Exhibition focuses on the 'xieyi’ school of oil painting
Antique Market, by Zhangchun Dabao. [Photo provided to China Daily] |
Chinese artists have sought to blend a Chinese temperament into their oil paintings since the genre arrived in the country a century ago.
They have tried to develop a distinctive style that reflects Chinese aesthetics. And one of the approaches they have taken is the freehand style of xieyi, which literally means drawing the spirits.
Inheritance of Cultural Spirit, an ongoing exhibition at the National Art Museum of China, looks at various attempts by painters to develop the xieyi style.
On show are more than 120 paintings by artists from across the country.
The exhibition is staged by the Beijing-based Research Institute of Contemporary Chinese Xieyi Oil Painting, which was established in November.

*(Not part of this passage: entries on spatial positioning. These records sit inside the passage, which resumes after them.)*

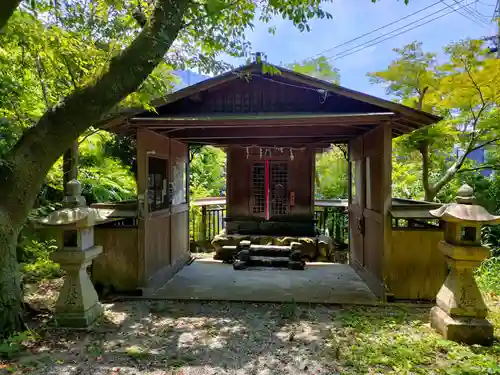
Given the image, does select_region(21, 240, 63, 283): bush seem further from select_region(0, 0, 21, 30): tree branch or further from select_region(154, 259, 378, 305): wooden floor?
select_region(0, 0, 21, 30): tree branch

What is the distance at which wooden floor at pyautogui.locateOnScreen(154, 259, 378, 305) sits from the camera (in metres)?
5.80

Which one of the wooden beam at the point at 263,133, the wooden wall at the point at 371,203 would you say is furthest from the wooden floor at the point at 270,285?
the wooden beam at the point at 263,133

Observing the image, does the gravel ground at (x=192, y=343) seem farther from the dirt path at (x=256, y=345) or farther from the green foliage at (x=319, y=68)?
the green foliage at (x=319, y=68)

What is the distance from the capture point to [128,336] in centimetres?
430

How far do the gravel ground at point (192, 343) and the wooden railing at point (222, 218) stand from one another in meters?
5.48

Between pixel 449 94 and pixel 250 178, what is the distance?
5.57m

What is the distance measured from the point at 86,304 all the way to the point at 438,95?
30.8 feet

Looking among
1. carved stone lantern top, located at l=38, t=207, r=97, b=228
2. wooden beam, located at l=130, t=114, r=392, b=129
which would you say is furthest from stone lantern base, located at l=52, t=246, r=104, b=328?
wooden beam, located at l=130, t=114, r=392, b=129

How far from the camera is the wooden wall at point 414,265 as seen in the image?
5410 mm

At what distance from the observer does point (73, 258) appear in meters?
4.43

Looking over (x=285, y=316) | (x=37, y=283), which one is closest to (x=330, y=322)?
(x=285, y=316)

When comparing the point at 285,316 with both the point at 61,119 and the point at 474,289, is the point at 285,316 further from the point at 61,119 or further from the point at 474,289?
the point at 61,119

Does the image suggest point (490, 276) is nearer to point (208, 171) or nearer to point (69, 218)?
point (69, 218)

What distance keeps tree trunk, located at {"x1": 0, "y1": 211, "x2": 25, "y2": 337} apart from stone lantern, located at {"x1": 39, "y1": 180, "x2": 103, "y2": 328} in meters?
0.42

The concept of "xieyi oil painting" was devised by painter and educator Luo Gongliu (1916-2004) in the late 1950s.
Luo, one of the founders of the Central Academy of Fine Arts, was sent to study of oil painting at the I. Repin St. Petersburg State Academy of Painting, Sculpture and Architecture from 1955 to '58. There, he realized that Chinese painters had to ditch their rigid technical doctrines about oil painting and blaze a trail of their own by returning to their cultural roots.
Recounting Luo's words, Dai Shihe, 68, a retired professor of the Central Academy of Fine Arts, whose paintings are also on show at the exhibition, says: "He (Luo) said that, as he gained more understanding of oil painting, he felt lost. He said it felt like that he had Western cuisine every day that he wanted Chinese porridge."
Luo then returned to Beijing to found the xieyi oil painting school, going beyond the classic ink-and-brush tradition.
In xieyi, painters are asked to go beyond the physical details of the objects.